Conor a 13 ans. Sa mère se bat contre un cancer. Il vit seul avec elle, son père a refait sa vie et fondé une nouvelle famille aux Etats-Unis. Depuis quelques temps, Conor a du mal à dormir, il est toujours en proie avec ce même cauchemar récurrent qui le fait se réveiller en hurlant chaque nuit. Pourtant, un jour, quelques minutes après minuit, un monstre apparait sous la forme d'un if, l'if qui se trouve dans le cimetière après son jardin. Le monstre l'interpelle, il est 00h07.

Le monstre reviendra chaque nuit à la même heure, c'est un esprit sauvage et ancien. Il lui racontera trois histoires, sortes de fables sombres, à la morale ambigüe, et demandera à Conor de lui raconter une quatrième histoire, son histoire, son cauchemar, sa vérité.

Conor repousse les autres, comme sa meilleure amie avec qui il a grandi et qui a lancé la rumeur sur la maladie de sa mère et à qui il n'a pas pardonné. De plus il est agressé régulièrement à l'école, ce qui ne fait qu'accentuer son mal-être, mais d'un autre côté, il en retire un certain point positif, car il n'a plus l'impression d'être invisible, les autres élèves ne sachant pas quoi lui dire lui adressant à peine la parole.

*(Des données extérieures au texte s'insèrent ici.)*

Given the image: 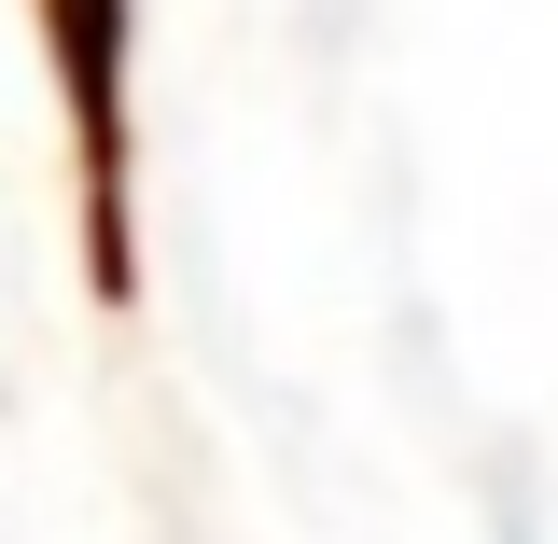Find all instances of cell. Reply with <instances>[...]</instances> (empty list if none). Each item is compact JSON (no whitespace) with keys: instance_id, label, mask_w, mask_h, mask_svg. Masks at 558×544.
<instances>
[{"instance_id":"1","label":"cell","mask_w":558,"mask_h":544,"mask_svg":"<svg viewBox=\"0 0 558 544\" xmlns=\"http://www.w3.org/2000/svg\"><path fill=\"white\" fill-rule=\"evenodd\" d=\"M43 70L70 112V196H84V266L126 307L140 293V0H28Z\"/></svg>"}]
</instances>
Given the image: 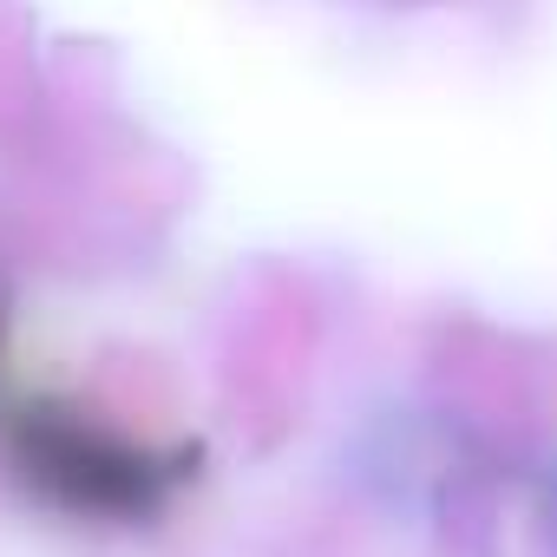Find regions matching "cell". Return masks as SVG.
<instances>
[{
    "instance_id": "1",
    "label": "cell",
    "mask_w": 557,
    "mask_h": 557,
    "mask_svg": "<svg viewBox=\"0 0 557 557\" xmlns=\"http://www.w3.org/2000/svg\"><path fill=\"white\" fill-rule=\"evenodd\" d=\"M21 459L40 485H53L79 511H145L158 492V466L132 440H119L79 413H27Z\"/></svg>"
},
{
    "instance_id": "2",
    "label": "cell",
    "mask_w": 557,
    "mask_h": 557,
    "mask_svg": "<svg viewBox=\"0 0 557 557\" xmlns=\"http://www.w3.org/2000/svg\"><path fill=\"white\" fill-rule=\"evenodd\" d=\"M544 550L557 557V466L544 472Z\"/></svg>"
}]
</instances>
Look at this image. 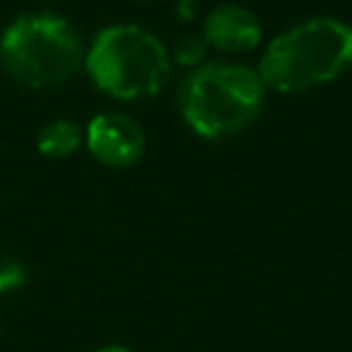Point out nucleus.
<instances>
[{
	"label": "nucleus",
	"instance_id": "obj_1",
	"mask_svg": "<svg viewBox=\"0 0 352 352\" xmlns=\"http://www.w3.org/2000/svg\"><path fill=\"white\" fill-rule=\"evenodd\" d=\"M352 68V25L340 17H311L280 32L258 60L265 89L302 94L336 82Z\"/></svg>",
	"mask_w": 352,
	"mask_h": 352
},
{
	"label": "nucleus",
	"instance_id": "obj_2",
	"mask_svg": "<svg viewBox=\"0 0 352 352\" xmlns=\"http://www.w3.org/2000/svg\"><path fill=\"white\" fill-rule=\"evenodd\" d=\"M265 85L258 70L244 63H203L179 87V113L203 140H227L261 116Z\"/></svg>",
	"mask_w": 352,
	"mask_h": 352
},
{
	"label": "nucleus",
	"instance_id": "obj_3",
	"mask_svg": "<svg viewBox=\"0 0 352 352\" xmlns=\"http://www.w3.org/2000/svg\"><path fill=\"white\" fill-rule=\"evenodd\" d=\"M80 32L56 12H25L0 34V68L15 82L49 89L85 68Z\"/></svg>",
	"mask_w": 352,
	"mask_h": 352
},
{
	"label": "nucleus",
	"instance_id": "obj_4",
	"mask_svg": "<svg viewBox=\"0 0 352 352\" xmlns=\"http://www.w3.org/2000/svg\"><path fill=\"white\" fill-rule=\"evenodd\" d=\"M171 54L140 25L104 27L85 51L92 85L116 102H142L160 92L171 75Z\"/></svg>",
	"mask_w": 352,
	"mask_h": 352
},
{
	"label": "nucleus",
	"instance_id": "obj_5",
	"mask_svg": "<svg viewBox=\"0 0 352 352\" xmlns=\"http://www.w3.org/2000/svg\"><path fill=\"white\" fill-rule=\"evenodd\" d=\"M87 152L109 169H128L145 155L147 138L142 126L123 111H102L85 128Z\"/></svg>",
	"mask_w": 352,
	"mask_h": 352
},
{
	"label": "nucleus",
	"instance_id": "obj_6",
	"mask_svg": "<svg viewBox=\"0 0 352 352\" xmlns=\"http://www.w3.org/2000/svg\"><path fill=\"white\" fill-rule=\"evenodd\" d=\"M201 36L208 49L225 56L249 54L263 39V27L256 12L236 3H222L212 8L203 20Z\"/></svg>",
	"mask_w": 352,
	"mask_h": 352
},
{
	"label": "nucleus",
	"instance_id": "obj_7",
	"mask_svg": "<svg viewBox=\"0 0 352 352\" xmlns=\"http://www.w3.org/2000/svg\"><path fill=\"white\" fill-rule=\"evenodd\" d=\"M85 142V131L70 118H56L41 128L36 138V150L49 160H65L73 157Z\"/></svg>",
	"mask_w": 352,
	"mask_h": 352
},
{
	"label": "nucleus",
	"instance_id": "obj_8",
	"mask_svg": "<svg viewBox=\"0 0 352 352\" xmlns=\"http://www.w3.org/2000/svg\"><path fill=\"white\" fill-rule=\"evenodd\" d=\"M208 51L210 49H208L206 39H203L201 34H188L176 44L174 54H171V63L186 65V68L193 70V68H198V65H203Z\"/></svg>",
	"mask_w": 352,
	"mask_h": 352
},
{
	"label": "nucleus",
	"instance_id": "obj_9",
	"mask_svg": "<svg viewBox=\"0 0 352 352\" xmlns=\"http://www.w3.org/2000/svg\"><path fill=\"white\" fill-rule=\"evenodd\" d=\"M30 280V270L15 256H0V294L15 292L25 287Z\"/></svg>",
	"mask_w": 352,
	"mask_h": 352
},
{
	"label": "nucleus",
	"instance_id": "obj_10",
	"mask_svg": "<svg viewBox=\"0 0 352 352\" xmlns=\"http://www.w3.org/2000/svg\"><path fill=\"white\" fill-rule=\"evenodd\" d=\"M94 352H133V350H131V347H126V345H116V342H111V345L97 347Z\"/></svg>",
	"mask_w": 352,
	"mask_h": 352
},
{
	"label": "nucleus",
	"instance_id": "obj_11",
	"mask_svg": "<svg viewBox=\"0 0 352 352\" xmlns=\"http://www.w3.org/2000/svg\"><path fill=\"white\" fill-rule=\"evenodd\" d=\"M131 3H152V0H131Z\"/></svg>",
	"mask_w": 352,
	"mask_h": 352
}]
</instances>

Peu à peu, c'est comme si une violence sourde, une colère, une force puissante s'emparait de lui. Un monstre qui agissait pour lui, qui près de lui lui dictait ce qu'il devait faire. Au début, on pense que c'est le monstre qui agit, puis on comprend que c'est Conor qui réagit. On le pensait simple spectateur, mais il est l'acteur, l'acteur de sa vie, de sa violence, du fait de ne pas savoir comment gérer ce qui se passe et comment réagir devant la déchéance de sa mère qui est emportée peu à peu par la maladie. Même si sa mère essaye un énième traitement à base d'if (le monstre serait-il là pour sauver sa mère), en disant que ça ira mieux, on découvre, notamment avec l'arrivée de sa grand-mère et de son père, qu'il a de plus en plus de mal à gérer ses émotions contradictoires et de plus en plus présentes.

On peut se demander à certains moments où commencent le rêve, voire ici le cauchemar, et la réalité que vit Conor. Son seul sursis est de laisser parler le monstre qui est en lui, afin de se libérer de ses sentiments et d'arriver à survivre à cette dure épreuve, de faire face. Ce qui frappe aussi chez Conor, c'est cette volonté de se faire punir, car au moment où il fait une grave bêtise, puis une autre, il n'est jamais puni, les adultes compatissant à sa situation. Mais Conor a besoin d'être puni pour ne plus avoir l'impression d'être invisible, pour avoir la preuve qu'il existe encore, pour que la vie puisse continuer, pour continuer à vivre.

Ce roman ne laisse pas indifférent, il vous happe par son histoire, mais aussi grâce aux illustrations de Jim Kay, fortes et sauvages tout au long du récit, un dégradé de noir qui renforce la puissance du monstre. Le texte est à la fois poignant, effroyable et brillant. On y perçoit une vraie justesse dans le traitement du sujet de la maladie, de la réaction des proches...

Patrick Ness a écrit ce roman d'après une idée originale de Siobhan Dowd qui n'a eu le temps de n'en faire qu'une ébauche. Elle est morte d'un cancer en 2007, à l'âge de 47 ans. Patrick Ness a eu l'impression de recevoir le témoin d'une course de relais. « En chemin, je n'ai obéi qu'à une seule règle de conduite : essayer d'écrire un livre que Siobhan aurait. Aucun autre critère n'a réellement compté. [...] Voici ce que Siobhan et moi nous avons conçu. Alors allez-y, prenez-le. Courez. Secouez le monde. ». Un bel hommage. Un conte moderne émouvant.

Dès 13 ans, convient également aux adultes.